Is the world economy headed for another bout of trouble?

One popular indicator is flashing red, but too much should not be read into the recent crash of the Baltic Dry Index, which measured the changes in the cost to transport raw materials such as metals and grain by sea. The index fell by 66.5% from mid-December to mid-February.
The freight index can be used as a proxy for economic activity as commodities shipped help in the production of finished goods. Such a steep decline in the index is being taken as a harbinger of weaker economic activity. But if history is anything to go by, there is nothing to be worried about. Similar declines in freight rates did not indicate imminent recessions in 2004, 2005, 2010 or 2011.
According to the Round Table of International Shipping Associations, a body representing ship owners across the world, the slump in freight rates is being caused by a vessel surplus rather than a contracting world economy.
As historically capacity always remained tight and supply was seen to be inelastic, slight change in demand often resulted in rapid changes in shipping rates. This led to a surge in shipping rates as measured by the Baltic Dry Index with growing demand for commodities before the financial crisis. Optimistic ship owners ordered a vast fleet just before the credit crunch of 2007. As it takes 2-3 years before a ship is delivered to a fleet wonder, most of the ships came into the market after 2010. Though the demand for various commodities started growing from 2010, the growth of shipping supply was much faster. The ensuing gap between demand and supply has led to the steep fall in shipping rates.
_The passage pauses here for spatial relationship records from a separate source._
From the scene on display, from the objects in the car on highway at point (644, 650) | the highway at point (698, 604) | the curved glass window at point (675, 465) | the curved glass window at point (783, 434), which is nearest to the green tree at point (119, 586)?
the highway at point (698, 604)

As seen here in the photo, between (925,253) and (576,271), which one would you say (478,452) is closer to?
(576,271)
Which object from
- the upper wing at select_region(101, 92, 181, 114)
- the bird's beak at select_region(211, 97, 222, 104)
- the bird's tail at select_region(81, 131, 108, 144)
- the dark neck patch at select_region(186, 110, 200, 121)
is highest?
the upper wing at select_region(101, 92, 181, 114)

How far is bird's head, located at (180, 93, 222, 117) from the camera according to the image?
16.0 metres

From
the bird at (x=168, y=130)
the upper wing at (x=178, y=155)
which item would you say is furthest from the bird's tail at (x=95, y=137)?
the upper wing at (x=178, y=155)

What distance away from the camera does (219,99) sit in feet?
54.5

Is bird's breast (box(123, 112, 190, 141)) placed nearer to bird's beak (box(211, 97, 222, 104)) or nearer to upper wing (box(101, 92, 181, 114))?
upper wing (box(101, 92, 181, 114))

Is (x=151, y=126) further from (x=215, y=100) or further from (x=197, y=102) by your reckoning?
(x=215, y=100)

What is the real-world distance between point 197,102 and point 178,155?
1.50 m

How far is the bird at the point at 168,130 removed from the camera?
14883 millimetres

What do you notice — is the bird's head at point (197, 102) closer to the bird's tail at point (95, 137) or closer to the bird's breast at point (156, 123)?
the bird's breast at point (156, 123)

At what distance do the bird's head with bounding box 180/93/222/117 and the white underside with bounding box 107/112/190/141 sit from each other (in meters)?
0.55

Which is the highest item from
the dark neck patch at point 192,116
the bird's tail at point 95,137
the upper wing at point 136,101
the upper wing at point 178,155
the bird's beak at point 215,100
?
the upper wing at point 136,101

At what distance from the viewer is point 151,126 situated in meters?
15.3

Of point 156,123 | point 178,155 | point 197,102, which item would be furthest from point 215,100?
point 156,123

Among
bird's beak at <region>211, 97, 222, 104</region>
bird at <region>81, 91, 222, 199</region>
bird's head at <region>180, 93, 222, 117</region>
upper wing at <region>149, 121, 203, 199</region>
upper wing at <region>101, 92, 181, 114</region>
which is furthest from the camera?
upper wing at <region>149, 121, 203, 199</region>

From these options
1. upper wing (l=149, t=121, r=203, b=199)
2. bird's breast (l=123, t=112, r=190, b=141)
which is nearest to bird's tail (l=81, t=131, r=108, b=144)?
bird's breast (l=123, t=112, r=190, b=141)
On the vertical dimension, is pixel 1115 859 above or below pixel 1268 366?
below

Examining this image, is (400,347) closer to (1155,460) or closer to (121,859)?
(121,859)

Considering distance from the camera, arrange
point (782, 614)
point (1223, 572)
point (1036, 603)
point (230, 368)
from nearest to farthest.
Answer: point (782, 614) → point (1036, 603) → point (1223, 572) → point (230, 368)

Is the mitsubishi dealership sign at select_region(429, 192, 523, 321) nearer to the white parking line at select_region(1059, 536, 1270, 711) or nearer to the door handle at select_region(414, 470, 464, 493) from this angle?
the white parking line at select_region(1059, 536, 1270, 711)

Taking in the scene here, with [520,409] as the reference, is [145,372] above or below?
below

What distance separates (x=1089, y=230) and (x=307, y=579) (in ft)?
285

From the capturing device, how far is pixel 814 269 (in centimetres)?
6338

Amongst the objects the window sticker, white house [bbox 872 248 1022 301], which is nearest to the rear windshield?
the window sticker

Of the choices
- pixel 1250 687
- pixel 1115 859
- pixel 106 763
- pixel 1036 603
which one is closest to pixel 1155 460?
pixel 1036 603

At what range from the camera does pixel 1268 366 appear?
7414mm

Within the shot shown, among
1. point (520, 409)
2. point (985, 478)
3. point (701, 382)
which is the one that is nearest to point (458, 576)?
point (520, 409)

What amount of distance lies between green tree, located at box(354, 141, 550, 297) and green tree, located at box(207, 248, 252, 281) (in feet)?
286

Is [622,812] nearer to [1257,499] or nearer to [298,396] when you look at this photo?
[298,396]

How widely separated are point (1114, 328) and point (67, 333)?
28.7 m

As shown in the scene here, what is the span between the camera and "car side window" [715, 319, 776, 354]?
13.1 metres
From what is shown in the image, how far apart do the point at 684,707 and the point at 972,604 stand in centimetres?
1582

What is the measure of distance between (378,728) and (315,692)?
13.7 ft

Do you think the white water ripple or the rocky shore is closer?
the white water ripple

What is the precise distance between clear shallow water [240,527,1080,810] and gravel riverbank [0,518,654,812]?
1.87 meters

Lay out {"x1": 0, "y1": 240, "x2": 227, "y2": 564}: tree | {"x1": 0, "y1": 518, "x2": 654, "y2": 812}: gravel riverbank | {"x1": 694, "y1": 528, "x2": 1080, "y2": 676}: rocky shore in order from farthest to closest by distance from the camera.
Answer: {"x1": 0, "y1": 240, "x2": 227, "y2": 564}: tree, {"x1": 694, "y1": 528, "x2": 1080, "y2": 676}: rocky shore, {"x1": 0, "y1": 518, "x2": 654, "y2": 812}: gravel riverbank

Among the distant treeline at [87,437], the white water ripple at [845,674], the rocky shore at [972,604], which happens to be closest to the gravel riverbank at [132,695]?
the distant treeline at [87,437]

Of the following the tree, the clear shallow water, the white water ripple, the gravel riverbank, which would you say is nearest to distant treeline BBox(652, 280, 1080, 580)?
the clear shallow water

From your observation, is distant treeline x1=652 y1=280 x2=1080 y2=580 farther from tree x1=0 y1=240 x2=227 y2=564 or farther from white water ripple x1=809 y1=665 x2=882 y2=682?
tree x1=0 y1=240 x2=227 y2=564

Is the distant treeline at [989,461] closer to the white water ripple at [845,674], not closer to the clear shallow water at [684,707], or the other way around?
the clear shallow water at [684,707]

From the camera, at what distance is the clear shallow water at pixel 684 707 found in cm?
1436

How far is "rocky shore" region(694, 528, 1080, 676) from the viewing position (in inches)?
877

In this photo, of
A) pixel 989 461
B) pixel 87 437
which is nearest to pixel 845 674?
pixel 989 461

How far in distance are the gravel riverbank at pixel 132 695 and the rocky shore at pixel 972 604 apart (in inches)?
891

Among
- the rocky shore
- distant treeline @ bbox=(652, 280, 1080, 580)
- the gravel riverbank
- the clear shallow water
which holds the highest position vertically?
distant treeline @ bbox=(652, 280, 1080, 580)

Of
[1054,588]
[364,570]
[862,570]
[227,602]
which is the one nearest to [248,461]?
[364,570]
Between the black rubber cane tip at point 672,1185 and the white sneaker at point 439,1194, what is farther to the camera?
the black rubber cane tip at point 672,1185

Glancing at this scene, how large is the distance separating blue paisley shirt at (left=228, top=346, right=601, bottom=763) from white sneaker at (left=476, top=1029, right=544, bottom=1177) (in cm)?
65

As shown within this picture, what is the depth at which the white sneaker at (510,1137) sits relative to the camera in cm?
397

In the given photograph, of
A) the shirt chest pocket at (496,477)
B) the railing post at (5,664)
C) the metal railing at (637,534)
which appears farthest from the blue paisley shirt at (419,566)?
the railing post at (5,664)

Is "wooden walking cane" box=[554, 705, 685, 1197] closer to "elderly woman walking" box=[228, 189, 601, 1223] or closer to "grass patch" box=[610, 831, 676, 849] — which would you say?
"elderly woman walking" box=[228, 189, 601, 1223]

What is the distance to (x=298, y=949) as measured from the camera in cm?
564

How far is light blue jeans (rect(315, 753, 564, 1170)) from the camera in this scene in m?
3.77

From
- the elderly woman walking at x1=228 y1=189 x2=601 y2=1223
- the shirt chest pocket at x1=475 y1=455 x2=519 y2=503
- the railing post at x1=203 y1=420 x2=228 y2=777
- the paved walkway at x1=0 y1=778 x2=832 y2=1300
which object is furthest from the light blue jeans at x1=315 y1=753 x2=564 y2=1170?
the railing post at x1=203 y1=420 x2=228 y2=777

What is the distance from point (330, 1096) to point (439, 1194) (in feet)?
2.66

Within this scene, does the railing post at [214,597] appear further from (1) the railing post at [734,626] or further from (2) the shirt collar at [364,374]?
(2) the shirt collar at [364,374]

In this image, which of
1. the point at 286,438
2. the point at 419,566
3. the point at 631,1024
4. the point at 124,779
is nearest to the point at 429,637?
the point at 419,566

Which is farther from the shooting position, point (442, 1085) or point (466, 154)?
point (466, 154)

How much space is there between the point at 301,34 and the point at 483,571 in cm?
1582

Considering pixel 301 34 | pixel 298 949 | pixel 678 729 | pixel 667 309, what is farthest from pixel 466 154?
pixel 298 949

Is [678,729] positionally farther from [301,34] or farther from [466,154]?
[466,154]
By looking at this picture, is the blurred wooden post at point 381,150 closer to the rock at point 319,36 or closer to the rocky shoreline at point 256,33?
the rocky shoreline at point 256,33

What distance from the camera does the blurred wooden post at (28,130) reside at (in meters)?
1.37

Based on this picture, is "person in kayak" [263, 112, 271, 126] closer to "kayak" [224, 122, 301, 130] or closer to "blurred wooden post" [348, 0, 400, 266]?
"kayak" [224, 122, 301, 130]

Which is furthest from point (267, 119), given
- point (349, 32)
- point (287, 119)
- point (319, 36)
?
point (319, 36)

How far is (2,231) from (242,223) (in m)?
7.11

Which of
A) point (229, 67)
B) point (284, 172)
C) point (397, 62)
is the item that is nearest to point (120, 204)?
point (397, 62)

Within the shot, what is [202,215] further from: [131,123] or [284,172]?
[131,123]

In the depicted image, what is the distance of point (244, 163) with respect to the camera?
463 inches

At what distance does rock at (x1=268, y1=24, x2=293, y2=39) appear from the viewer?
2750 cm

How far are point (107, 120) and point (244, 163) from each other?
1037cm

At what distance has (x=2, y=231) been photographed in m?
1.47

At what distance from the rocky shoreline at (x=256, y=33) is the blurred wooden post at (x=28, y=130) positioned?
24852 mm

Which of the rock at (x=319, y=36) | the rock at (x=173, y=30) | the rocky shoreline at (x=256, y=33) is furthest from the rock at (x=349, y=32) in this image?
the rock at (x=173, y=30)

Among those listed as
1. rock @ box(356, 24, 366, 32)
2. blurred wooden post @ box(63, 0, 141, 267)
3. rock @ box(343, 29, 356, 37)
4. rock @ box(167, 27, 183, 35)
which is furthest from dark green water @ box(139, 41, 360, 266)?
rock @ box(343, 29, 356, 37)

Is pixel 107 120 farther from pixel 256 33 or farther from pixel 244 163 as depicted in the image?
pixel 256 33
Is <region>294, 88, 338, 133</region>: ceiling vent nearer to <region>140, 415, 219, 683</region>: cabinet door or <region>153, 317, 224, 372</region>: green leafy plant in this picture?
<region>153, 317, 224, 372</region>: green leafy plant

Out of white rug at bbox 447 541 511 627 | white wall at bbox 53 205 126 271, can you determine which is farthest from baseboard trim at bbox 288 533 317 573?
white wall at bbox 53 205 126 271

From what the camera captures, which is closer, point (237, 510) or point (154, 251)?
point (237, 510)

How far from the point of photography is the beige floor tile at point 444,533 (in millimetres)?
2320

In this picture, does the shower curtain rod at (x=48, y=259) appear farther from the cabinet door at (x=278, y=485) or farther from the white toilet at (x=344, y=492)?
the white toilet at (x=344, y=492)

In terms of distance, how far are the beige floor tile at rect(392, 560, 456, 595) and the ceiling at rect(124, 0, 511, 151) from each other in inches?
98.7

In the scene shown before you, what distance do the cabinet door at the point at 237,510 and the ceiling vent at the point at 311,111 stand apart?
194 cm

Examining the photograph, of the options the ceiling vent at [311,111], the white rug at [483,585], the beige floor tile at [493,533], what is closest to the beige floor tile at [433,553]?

The other big factor has been the slowdown in China, especially the reduction in iron ore imports because of the inventory mountain that has been built up in that country. The reduction in Chinese demand for commodities can also be attributed to the Chinese New Year’s Golden Week, which lasts for 15 days and includes three public holidays, with workers allowed to take Sundays off. This year New Year was celebrated on 23 January, and the festival lasted till 6 February. Hence demand is expected to pick up from February, and might put upward pressure on the Baltic Dry Index in the coming days.